Jonathan Edwards On Why Free Will Is Not Virtuous

shop_Freedom-of-the-WillNext week I’m teaching some A-level RE & Philosophy students on free will and theological determinism. Some of the best stuff I’ve read on this comes from 18th c. New England Puritan, Jonathan Edwards. His book, Freedom of the Will, addresses the Arminian position that claims that for a choice to be meaningful it must be free. They argued that the will must be ‘indifferent’ – i.e. free from any prepossessed bias if the will was to be truly self-determining. Edwards ruthlessly prosecutes this line of thinking and demonstrates that no decision is perfectly ‘free’; what’s more, if it were it would not be a virtuous thing.
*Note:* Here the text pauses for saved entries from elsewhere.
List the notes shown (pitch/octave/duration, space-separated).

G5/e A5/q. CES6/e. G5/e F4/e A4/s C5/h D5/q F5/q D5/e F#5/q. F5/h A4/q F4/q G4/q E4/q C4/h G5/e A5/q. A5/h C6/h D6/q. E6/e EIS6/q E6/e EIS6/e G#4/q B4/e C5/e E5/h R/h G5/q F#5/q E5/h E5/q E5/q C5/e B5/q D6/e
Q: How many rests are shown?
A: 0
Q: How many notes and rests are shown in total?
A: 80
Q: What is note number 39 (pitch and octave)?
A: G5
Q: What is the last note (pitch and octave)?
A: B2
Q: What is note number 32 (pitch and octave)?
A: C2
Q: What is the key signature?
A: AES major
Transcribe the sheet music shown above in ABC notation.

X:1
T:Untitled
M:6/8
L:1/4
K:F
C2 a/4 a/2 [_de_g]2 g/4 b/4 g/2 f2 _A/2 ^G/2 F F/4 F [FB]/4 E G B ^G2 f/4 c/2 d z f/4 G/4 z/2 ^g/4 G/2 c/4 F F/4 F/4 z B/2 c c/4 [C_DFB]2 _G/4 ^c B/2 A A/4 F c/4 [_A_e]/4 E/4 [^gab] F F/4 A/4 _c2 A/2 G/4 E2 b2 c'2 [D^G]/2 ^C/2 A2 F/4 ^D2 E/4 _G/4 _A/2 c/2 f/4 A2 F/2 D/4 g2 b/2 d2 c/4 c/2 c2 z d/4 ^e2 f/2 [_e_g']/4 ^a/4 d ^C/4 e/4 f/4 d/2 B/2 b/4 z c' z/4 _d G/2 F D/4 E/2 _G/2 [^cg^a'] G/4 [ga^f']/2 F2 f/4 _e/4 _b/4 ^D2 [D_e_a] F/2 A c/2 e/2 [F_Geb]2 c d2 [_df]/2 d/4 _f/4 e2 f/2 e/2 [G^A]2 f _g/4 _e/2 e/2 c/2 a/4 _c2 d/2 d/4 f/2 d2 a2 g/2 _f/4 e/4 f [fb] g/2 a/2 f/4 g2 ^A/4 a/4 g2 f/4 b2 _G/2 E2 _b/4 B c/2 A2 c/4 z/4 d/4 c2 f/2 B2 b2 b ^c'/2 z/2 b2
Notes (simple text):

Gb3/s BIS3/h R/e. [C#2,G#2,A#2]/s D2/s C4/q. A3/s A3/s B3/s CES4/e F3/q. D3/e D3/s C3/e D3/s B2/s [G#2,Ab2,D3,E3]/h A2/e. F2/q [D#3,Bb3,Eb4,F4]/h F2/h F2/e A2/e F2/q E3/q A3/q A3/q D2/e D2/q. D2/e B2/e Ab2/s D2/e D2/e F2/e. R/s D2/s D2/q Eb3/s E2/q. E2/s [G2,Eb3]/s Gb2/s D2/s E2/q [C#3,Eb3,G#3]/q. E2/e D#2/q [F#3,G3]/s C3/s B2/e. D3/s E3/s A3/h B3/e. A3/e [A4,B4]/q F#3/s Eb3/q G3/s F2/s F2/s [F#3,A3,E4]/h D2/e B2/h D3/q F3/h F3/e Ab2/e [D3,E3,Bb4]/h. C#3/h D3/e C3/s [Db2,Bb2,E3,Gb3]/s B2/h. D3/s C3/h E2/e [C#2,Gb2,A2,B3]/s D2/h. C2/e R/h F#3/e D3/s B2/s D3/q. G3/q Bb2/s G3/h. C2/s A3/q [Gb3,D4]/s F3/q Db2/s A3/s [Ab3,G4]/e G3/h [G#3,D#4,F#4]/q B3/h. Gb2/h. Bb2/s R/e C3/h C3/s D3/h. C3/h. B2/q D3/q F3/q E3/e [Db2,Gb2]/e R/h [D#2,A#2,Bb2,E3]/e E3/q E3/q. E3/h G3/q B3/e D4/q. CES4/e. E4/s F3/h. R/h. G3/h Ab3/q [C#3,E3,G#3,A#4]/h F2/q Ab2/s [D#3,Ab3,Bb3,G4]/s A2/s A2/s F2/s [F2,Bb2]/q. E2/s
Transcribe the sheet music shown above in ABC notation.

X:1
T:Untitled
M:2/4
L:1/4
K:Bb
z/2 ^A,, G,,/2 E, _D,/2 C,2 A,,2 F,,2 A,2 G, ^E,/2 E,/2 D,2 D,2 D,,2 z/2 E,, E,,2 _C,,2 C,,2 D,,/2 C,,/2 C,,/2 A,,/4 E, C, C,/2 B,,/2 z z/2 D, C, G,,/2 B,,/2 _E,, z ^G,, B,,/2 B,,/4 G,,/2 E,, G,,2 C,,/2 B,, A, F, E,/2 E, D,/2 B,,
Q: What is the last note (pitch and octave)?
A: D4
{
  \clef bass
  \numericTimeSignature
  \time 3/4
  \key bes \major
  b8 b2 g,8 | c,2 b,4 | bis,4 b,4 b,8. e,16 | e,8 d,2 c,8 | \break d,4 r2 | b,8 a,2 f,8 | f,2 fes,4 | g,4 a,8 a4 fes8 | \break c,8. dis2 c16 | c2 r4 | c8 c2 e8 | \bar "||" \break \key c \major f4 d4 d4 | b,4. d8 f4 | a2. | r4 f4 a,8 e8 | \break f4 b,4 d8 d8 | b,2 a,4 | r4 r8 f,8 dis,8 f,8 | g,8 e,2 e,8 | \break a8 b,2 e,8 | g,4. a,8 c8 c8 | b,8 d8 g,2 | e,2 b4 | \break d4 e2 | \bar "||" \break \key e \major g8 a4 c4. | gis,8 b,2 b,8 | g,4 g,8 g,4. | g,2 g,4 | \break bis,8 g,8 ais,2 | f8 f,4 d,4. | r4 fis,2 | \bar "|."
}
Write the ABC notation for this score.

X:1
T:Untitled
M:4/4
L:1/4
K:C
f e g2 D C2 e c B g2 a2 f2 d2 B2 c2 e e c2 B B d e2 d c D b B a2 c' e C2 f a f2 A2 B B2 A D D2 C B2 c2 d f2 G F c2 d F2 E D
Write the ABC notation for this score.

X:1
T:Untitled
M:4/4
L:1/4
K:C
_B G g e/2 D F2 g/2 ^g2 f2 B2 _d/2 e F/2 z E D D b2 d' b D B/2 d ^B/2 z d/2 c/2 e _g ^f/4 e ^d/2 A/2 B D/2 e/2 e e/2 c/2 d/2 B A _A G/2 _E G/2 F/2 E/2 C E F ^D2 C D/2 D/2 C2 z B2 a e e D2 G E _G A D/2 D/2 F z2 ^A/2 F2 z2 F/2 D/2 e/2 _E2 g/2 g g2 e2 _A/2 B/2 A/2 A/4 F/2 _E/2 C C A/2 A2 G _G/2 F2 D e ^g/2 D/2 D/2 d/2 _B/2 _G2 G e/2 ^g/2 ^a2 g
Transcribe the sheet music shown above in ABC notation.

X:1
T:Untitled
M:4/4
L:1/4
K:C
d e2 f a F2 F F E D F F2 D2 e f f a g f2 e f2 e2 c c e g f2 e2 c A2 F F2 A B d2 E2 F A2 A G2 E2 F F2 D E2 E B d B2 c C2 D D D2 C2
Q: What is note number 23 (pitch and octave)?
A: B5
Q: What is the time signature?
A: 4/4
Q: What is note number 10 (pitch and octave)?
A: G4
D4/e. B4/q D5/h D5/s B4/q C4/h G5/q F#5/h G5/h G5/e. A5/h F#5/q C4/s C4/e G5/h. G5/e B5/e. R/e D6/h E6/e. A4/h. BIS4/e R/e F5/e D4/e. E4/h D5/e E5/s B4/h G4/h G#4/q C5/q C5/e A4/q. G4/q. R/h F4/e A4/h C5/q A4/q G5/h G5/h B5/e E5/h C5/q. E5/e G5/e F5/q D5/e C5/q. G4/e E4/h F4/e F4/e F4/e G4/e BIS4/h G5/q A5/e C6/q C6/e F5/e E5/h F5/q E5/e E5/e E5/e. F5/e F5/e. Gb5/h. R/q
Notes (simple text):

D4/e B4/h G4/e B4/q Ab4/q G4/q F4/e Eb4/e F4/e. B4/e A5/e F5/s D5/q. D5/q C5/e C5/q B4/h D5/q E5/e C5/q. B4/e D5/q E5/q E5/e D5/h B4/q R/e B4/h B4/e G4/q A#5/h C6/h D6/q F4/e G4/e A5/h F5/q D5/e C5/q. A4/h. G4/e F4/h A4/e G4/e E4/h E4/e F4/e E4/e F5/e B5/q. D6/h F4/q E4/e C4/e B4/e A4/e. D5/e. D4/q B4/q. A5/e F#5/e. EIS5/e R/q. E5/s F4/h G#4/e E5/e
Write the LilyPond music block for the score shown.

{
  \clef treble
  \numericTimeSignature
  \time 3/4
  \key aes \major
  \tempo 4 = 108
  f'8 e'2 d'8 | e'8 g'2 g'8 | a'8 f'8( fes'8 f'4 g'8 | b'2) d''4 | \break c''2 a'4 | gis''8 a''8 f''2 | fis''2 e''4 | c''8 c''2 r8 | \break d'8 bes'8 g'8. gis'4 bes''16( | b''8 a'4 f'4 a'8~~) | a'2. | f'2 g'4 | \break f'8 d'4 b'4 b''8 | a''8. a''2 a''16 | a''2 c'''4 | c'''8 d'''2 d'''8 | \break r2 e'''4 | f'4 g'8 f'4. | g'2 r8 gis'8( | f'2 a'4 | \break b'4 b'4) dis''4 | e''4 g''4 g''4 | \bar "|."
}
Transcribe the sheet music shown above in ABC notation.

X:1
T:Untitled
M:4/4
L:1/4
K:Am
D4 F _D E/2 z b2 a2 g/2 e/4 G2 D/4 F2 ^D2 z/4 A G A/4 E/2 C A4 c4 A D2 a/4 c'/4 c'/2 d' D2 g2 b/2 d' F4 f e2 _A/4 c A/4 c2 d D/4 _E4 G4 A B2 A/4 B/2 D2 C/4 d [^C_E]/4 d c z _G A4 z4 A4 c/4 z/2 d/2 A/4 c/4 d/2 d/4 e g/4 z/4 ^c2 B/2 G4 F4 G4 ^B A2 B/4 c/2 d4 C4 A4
Here he is in his own words (taken from Part 3, section 6):

“If indifference belongs to liberty of will, as Arminians suppose, and it be essential to a virtuous action that it be performed in a state of liberty, as they also suppose, it will follow, that it is essential to a virtuous action that it be performed in a state of indifference.”

“If the action [argues the Arminian] be determined by a preceding act of choice, it cannot be virtuous; because the action is not done in a state of indifference.”

“But, if there be any acts which . . . spring immediately from perfect indifference and coldness of heart, they cannot arise from any good principle or disposition in the heart; and consequently, according to common sense, have no sincere goodness in them, having no virtue of heart in them.”

“the Arminian scheme of liberty is utterly inconsistent with the being of any such things as either virtuous or vicious habits or dispositions. If liberty of indifference be essential to moral agency, then there can be no virtue in any habitual inclinations of the heart.”

“But how plainly contrary is this to the universal sense of mankind, and to the notion they have of sincerely virtuous actions, which is, that they are actions which proceed from a heart well disposed and inclined; and the stronger and the more fixed and determined the good disposition of the heart, the greater the sincerity of virtue, and so the more of the truth and reality of it.

In sum Edwards is saying that if you want free will in its purest form then that will must be at total liberty – utterly indifferent to prior influence or disposition. And if this is the case then at any point we are ‘as near to choosing as refusing’ with each possibility equal in likelihood. So to choose repentance and faith is not virtuous as you could as likely have chosen the contrary. Edwards does believe in a type of liberty – not the liberty of indifference, but what has sometimes been termed the ‘liberty of spontaneity’. In other words, the liberty to act in accordance with your disposition and prepossessed bias. Original sin means our bias is away from God and toward sin which is why we need his grace to restrain and transform. When we have been regenerated our wills are now inclined toward obedience, and our works, performed in union with Christ, the power of the Spirit, and to a God glorifying end are truly virtuous.